On the other hand, it may not be as big a benefit, in the sense that cross process writes are cross core writes and those tend to lead to their own issues...

fun to think about.

hinkley•8h ago
Azul did something like this back in the ‘10s for Java. But it’s one of those products for when you’ve put all you eggs in one basket and you need the biggest basket money can buy. Sort of like early battery backed storage. T was only fit for WAL writing on mission critical databases because one cost more than a car.
alberth•8h ago
While not this exact server, from Hetzner, you can get an 80-core Ampere for just ~$200 per month.

(And that also includes hosting, egress, power, etc).

https://www.hetzner.com/dedicated-rootserver/rx170/

znpy•4h ago
> Product currently not available

in practice you can't though

bravesoul2•3h ago
Is that cheaper? 7200 over 3 years. Obviously more convenient though and less capex.
alberth•2h ago
Don’t forgot the cost of …

> “(And that also includes hosting, egress, power, etc).

bravesoul2•1h ago
Yes indeed. I feel like probably both are a similar price so its not a financial decision (unless you just dont have 5k) as much as do you need intense control (buy the server) or do you prefer less hassle (have them host it).
ethan_smith•7h ago
The article is about 5000 Erlang nodes (BEAM VMs), not processes - a single BEAM instance can efficiently handle millions of lightweight processes, making this even more impressive from a density perspective.
slashdave•1h ago
You mean, with something like "multiprocessing"?
Animats•7h ago
"5000 Erlangs" - oh, they meant 5000 instances of some Erlang interpreter. Not Erlang as a unit of measure.[1] One voice call for one hour is one Erlang.

[1] https://en.wikipedia.org/wiki/Erlang_(unit)

bravesoul2•3h ago
Thanks for the rabbit hole!
robocat•3h ago
What does 5000 Animats measure?

Does 1 Animat convert to metric nitpicks?

You know you're successful once you're added to: https://www.theregister.com/Design/page/reg-standards-conver...

QuantumNomad_•2h ago
Neat!
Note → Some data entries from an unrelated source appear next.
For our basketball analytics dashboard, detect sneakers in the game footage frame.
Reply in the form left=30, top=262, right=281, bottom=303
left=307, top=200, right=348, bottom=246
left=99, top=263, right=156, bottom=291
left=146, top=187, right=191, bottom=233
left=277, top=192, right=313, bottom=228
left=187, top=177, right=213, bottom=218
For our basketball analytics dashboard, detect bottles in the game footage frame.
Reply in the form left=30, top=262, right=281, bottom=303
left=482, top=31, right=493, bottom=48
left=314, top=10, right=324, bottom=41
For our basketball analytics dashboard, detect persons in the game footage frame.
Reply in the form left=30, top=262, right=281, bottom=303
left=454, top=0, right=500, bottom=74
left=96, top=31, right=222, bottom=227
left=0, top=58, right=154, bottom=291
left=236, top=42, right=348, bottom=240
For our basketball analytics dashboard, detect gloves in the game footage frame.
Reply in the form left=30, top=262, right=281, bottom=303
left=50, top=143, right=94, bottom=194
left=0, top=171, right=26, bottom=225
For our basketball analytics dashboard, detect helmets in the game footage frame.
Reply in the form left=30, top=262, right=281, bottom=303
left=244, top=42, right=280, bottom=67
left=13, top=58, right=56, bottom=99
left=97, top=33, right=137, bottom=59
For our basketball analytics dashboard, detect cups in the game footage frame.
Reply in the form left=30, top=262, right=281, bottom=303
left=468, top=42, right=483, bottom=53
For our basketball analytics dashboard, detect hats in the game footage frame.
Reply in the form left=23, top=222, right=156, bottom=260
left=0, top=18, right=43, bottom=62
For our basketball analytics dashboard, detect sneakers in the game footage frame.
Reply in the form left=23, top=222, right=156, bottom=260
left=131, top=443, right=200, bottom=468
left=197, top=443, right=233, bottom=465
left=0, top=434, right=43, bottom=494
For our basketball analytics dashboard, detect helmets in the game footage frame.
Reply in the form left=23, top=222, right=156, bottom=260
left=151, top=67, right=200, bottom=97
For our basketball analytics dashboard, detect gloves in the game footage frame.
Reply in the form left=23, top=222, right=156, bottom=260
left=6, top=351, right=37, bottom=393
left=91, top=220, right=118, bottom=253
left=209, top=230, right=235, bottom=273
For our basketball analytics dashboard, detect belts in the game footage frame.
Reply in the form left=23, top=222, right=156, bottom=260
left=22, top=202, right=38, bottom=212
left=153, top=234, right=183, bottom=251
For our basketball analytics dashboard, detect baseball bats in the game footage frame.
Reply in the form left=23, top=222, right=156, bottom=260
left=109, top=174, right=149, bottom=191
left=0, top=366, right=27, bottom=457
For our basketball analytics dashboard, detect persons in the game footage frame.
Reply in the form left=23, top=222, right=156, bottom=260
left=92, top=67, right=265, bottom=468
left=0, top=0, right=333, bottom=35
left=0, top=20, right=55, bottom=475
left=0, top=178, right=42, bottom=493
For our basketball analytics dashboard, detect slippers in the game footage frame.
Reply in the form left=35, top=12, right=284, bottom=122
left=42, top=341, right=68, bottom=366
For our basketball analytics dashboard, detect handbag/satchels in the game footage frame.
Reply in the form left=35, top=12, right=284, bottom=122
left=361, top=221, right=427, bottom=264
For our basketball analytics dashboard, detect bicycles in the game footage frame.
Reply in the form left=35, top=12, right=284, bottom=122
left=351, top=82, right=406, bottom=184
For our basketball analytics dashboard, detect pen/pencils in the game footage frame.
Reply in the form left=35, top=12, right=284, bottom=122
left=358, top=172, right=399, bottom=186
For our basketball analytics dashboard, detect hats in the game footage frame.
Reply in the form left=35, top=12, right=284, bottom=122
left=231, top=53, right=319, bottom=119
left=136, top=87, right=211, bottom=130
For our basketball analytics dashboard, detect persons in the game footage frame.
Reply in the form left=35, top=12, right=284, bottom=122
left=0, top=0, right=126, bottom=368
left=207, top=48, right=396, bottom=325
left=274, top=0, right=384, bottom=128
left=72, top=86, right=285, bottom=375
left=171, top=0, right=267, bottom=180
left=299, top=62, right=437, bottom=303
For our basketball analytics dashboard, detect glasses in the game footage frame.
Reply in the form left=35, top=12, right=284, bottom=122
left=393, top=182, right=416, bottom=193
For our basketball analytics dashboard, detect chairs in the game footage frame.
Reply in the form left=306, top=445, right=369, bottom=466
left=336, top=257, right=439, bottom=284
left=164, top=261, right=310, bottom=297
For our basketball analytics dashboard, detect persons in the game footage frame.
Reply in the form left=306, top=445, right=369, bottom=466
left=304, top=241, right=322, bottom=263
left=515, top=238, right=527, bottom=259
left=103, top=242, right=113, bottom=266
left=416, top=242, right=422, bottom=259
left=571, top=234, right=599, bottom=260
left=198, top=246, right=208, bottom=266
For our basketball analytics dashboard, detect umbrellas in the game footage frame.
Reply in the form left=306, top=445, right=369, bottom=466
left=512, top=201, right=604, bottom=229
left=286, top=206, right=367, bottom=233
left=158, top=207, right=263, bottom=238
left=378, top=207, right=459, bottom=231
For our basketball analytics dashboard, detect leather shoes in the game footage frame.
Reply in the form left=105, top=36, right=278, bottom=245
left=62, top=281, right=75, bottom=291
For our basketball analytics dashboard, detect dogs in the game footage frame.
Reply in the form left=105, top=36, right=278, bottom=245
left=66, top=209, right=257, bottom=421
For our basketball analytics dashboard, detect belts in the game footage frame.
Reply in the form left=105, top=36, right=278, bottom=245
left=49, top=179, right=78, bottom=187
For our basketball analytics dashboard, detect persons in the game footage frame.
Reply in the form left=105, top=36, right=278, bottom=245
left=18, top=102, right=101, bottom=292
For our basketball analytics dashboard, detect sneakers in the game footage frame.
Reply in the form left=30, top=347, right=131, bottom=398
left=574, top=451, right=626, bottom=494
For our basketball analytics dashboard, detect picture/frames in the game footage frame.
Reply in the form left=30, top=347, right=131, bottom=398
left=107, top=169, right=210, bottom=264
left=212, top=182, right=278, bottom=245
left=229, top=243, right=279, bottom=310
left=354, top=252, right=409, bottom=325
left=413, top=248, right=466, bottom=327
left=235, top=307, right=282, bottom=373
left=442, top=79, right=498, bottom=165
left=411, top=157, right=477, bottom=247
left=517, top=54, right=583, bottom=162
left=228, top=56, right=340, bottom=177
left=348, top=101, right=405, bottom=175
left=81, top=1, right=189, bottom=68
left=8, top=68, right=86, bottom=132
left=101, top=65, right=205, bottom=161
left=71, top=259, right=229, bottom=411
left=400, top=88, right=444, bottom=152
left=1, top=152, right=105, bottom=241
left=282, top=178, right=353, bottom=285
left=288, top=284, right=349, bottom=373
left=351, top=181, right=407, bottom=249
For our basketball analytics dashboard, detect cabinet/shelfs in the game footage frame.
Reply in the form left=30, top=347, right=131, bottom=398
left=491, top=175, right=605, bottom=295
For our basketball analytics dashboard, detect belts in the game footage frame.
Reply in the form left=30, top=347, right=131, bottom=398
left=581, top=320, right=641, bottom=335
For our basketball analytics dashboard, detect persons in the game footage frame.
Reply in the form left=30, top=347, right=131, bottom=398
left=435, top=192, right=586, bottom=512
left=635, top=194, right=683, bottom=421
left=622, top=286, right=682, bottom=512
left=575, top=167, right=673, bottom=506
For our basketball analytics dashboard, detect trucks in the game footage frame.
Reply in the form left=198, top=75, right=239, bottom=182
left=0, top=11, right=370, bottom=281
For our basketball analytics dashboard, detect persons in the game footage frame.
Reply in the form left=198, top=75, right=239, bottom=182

I always thought the name of the Erlang programming language just meant “Ericsson Language”, since this programming language was invented for Ericsson. Never knew there was anything more than that to the name!
cmrdporcupine•2h ago
I believe it's both.
kirito1337•5h ago
Wow man.
ThinkBeat•1h ago
I would be much more interesting in seeing 5000 under heavy load.

Just being able to star that many instances is not that exciting until we know what they can do.